Rampyari has since left her old home and now lives with her foster son – Namdev who took her in out of sheer devotion to her.

She lives with him in a lime green house, on a narrow road near the ‘Corporation’ ward. To get there, you have to negotiate the ubiquitous banana stalls, wheeled along by their sellers, and impatient motorcyclists. When we visit her in September, the dirt road leading to her house is dug up by the rains, lined with shops, idling tuktuks and a sleeping goat.

He has served me more than my own relatives,” Rampyari says glancing at Namdev. “He has been looking after all my medical treatment. He is more than my own son.”

Rampyari’s journey to becoming an activist has been a long one. A difficult one, too. With no formal education and from a working class background, she had no previous involvement in social justice causes.

“I am just an illiterate person,” she says. I haven’t learnt anything, can’t even differentiate between short and long [vowels]. If I were literate, I would have done a lot of things, but now what do I do? I can only speak my mind.”

And so she does. She speaks her mind over and over, never mincing words when it comes to the community’s demands.

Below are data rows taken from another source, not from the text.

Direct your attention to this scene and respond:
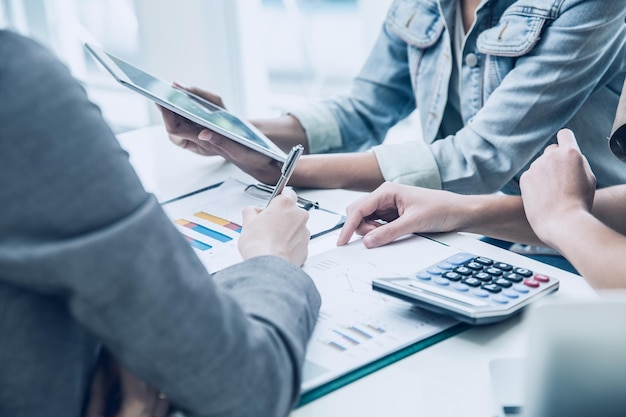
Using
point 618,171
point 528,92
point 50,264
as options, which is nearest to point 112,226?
point 50,264

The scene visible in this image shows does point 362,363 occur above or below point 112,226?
below

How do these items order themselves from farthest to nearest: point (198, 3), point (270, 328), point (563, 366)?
point (198, 3), point (270, 328), point (563, 366)

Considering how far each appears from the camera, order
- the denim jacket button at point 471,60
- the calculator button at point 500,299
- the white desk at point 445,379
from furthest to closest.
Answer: the denim jacket button at point 471,60 → the calculator button at point 500,299 → the white desk at point 445,379

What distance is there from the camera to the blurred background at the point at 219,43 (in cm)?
208

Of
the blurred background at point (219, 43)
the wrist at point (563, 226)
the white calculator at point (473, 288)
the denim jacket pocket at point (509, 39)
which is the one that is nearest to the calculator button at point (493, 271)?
the white calculator at point (473, 288)

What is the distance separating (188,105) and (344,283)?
1.37 ft

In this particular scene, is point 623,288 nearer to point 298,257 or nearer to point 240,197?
point 298,257

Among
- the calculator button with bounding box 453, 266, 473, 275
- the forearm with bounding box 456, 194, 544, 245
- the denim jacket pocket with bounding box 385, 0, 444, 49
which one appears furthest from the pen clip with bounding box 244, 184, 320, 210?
the denim jacket pocket with bounding box 385, 0, 444, 49

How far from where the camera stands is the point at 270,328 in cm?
57

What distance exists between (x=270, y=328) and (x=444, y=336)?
19cm

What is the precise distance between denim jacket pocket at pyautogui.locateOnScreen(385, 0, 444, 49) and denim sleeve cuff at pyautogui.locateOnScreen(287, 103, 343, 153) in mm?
196

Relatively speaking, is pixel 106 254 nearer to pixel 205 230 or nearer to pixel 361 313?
pixel 361 313

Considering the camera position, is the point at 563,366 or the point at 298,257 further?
Result: the point at 298,257

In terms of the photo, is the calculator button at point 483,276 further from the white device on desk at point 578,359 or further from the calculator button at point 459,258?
the white device on desk at point 578,359
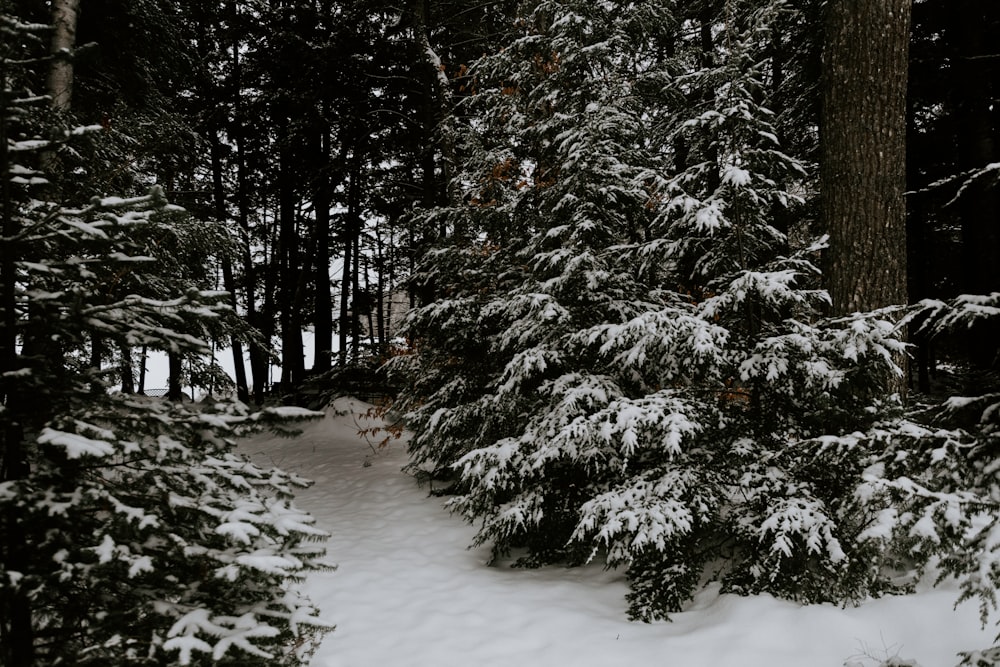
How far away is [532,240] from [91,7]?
6.95 m

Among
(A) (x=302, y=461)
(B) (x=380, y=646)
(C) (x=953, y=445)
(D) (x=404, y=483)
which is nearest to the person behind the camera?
(C) (x=953, y=445)

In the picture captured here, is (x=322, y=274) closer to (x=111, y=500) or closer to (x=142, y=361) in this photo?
(x=142, y=361)

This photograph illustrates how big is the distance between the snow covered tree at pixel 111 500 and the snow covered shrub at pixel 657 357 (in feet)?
8.55

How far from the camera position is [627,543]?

“We demand that there shall be medical treatment for us,” she says. “We also must get our compensation money. We gas victims must be given a monthly pension – at least a thousand rupees. This is our demand and we will definitely fight for this. How do we survive, when we can’t work anymore to earn our bread?”

Passing the baton

Rampyari is intensely aware of her role in spurring new generations to action for Bhopal. She worries that the effects of living with water and soil contamination from the decaying pesticide factory have left many far younger than her with health defects. And so, her advice to those following in her path, is unflinching.

“We went for protests at many places and had so many rallies,” she says. “Now [others] don’t have to face the torture that we faced in the past. We faced such brutal repression that we virtually walked over thorns. We swam across drains, had to run away when police ran behind us, but we didn’t step away from this struggle. I tell this to everyone – my sisters, brothers, mothers and daughters – that they must learn from our struggle. They must have courage and never step behind in the struggle.

“I will not leave this task of chasing governments. I will fight for justice for gas victims. Until I get compensation, I will keep fighting – even till I die. I will fight even from the other world. Till my last breath, I will keep fighting.”